Study questions ->
1. Print the passage on internship software from "While the stakes" up to and including "their now-distributed interns.", copying it word for word.
2. Answer these questions using the passage on internship software:
(a) What two factors led a number of tech companies to slim down or cancel their internship programs?
(b) How many people does Symba employ?
(c) Who is the CEO of Symba?

Text provided START

Internships are an opportunity for students to experiment with new career paths and land a full-time offer ahead of graduation. For companies, the weeks-long programs help recruit and train job-ready hires.
While the stakes are high, the coronavirus-spurred office closures and market volatility made a number of tech companies slim down or cancel their internship programs. Similar to remote schooling, the startups that kept their programs had a huge hurdle to face: How do you teach and train students across the world about your company?
That’s where Symba, a Techstars alum, comes in. The 12-person startup created a white-label software tool to help companies, including Robinhood and Genentech, create an online space to communicate and collaborate with their now-distributed interns.
“Every year, organizations are reinventing the wheel and starting their internship program from scratch,” Ahva Sadeghi, CEO of Symba, said. “It’s like, you’re spending so much money, this is a core part of your recruitment, but you’re not invested in an infrastructure to make sure it’s sustainable.”

Text provided END
Data excerpts START

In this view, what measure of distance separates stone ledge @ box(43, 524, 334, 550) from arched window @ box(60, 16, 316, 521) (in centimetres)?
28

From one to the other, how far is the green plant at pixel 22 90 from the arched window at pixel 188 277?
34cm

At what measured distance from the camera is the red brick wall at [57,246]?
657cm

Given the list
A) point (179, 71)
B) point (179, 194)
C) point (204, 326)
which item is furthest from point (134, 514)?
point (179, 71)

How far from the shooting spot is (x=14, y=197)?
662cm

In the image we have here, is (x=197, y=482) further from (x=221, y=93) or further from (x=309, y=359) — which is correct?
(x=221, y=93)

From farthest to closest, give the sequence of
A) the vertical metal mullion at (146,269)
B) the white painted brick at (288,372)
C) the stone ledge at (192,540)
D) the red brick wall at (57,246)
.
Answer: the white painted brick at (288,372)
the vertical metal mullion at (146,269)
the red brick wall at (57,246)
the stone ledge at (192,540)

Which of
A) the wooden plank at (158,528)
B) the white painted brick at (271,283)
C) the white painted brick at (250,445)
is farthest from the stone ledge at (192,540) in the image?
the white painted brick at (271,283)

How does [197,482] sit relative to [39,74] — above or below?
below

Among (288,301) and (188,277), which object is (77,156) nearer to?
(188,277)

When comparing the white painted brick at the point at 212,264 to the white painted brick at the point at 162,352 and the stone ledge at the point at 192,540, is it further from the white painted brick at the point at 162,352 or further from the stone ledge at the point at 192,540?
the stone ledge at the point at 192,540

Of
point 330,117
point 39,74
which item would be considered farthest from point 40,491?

Data excerpts END
Data excerpts START

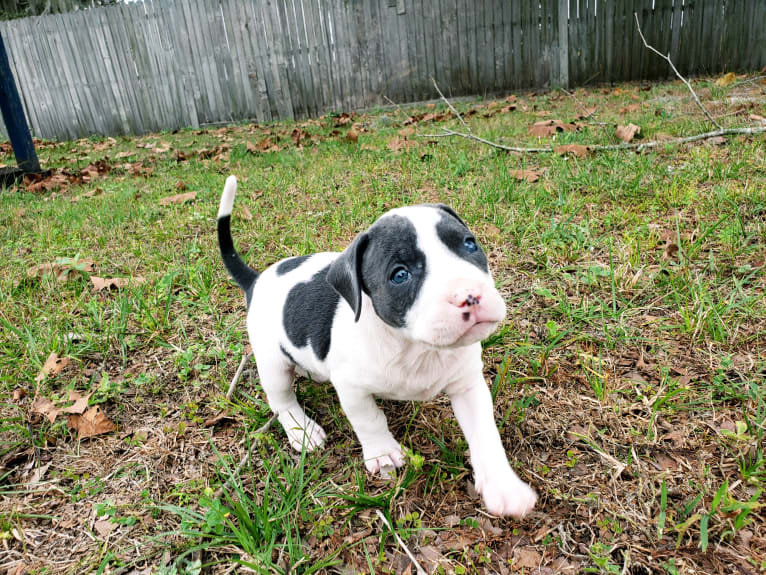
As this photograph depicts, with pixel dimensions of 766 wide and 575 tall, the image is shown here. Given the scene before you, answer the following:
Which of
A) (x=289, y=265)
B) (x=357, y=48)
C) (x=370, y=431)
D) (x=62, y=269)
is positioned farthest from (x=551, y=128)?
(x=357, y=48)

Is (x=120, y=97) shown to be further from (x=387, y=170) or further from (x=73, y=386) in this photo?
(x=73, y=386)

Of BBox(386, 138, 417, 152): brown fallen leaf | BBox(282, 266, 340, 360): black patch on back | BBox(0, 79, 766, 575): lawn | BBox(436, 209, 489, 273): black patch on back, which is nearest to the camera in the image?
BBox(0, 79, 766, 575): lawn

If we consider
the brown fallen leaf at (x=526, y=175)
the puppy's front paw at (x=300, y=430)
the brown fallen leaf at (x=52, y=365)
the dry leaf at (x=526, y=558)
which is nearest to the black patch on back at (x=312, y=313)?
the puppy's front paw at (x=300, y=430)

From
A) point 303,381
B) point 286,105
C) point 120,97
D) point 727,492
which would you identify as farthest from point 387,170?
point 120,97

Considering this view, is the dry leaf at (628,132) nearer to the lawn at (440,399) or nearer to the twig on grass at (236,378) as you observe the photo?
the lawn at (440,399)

Data excerpts END
Data excerpts START

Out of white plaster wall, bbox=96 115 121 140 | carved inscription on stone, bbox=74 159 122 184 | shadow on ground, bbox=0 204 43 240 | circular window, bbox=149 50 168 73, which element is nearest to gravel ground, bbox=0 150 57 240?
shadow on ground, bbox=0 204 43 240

Data excerpts END

Answers for each item ->
1.
While the stakes are high, the coronavirus-spurred office closures and market volatility made a number of tech companies slim down or cancel their internship programs. Similar to remote schooling, the startups that kept their programs had a huge hurdle to face: How do you teach and train students across the world about your company?
That’s where Symba, a Techstars alum, comes in. The 12-person startup created a white-label software tool to help companies, including Robinhood and Genentech, create an online space to communicate and collaborate with their now-distributed interns.

2.
(a) Coronavirus-spurred office closures and market volatility.
(b) 12.
(c) Ahva Sadeghi.